Atheists are materialists and deny the existence of anything
outside of matter and energy. Consequently,
humans are no more than complex bio-chemical machines. What then do we do with
machines that don’t behave in ways we regard as useful? We either change them
or destroy them, perhaps for their parts. Humans then become expendable in
favor of the “higher good.”
In addition to this problem, materialists can
find no basis for freewill if everything occurs according to physical laws.

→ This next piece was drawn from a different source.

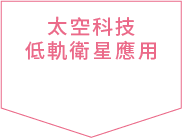 太空科技
低軌衛星應用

Consequently, our thinking and choosing is merely the product of prior
bio-chemical reactions. This means that we are not morally accountable. One
atheist friend confessed to me that he found this understanding very
liberating, freeing him from feelings of guilt. However, we have been equipped
with such feelings because they are socially necessary. Once dulled, we are
free to act in immoral ways.
Atheists are also naturalists. This means that we are the product of chance and natural
processes rather than of purpose and design. Consequently, the naturalist is
not accountable to a Creator. He owes no allegiance to anyone, just to his own
welfare.
Of course, the naturalist will protest:
·
I feel grateful for my family and
for my fellow human beings. I therefore feel that I am accountable to them. I
don’t need God to be moral.
While many atheists might be sincere about
their feelings, feelings and intuitions are not enough as the communist
experiments have proven. We also have very negative feelings and even our
wholesome feelings are subject to change. In light of this, we also require a
mental rationale – a transcendent moral-law rationale – to decide among our
competing feelings.
Atheism has big pockets, and these contain
its many philosophical children, all of which undermine morality in any
objective sense. However, most atheists distance themselves from communism in
favor of some form of socialism, pointing approvingly to the successful secular
Northern European nations.
There are a number of problems with these
examples. Besides the fact that their fruits are beginning to sour, they
certainly don’t reflect anything like the full-blown secularism of the
communist nations where secularism has been militantly enforced, where pastors
and priests had either been exterminated or sent away for “re-education.”
Therefore, Northern Europe retains many vestiges of their Christian culture –
the culture that had once made the West great.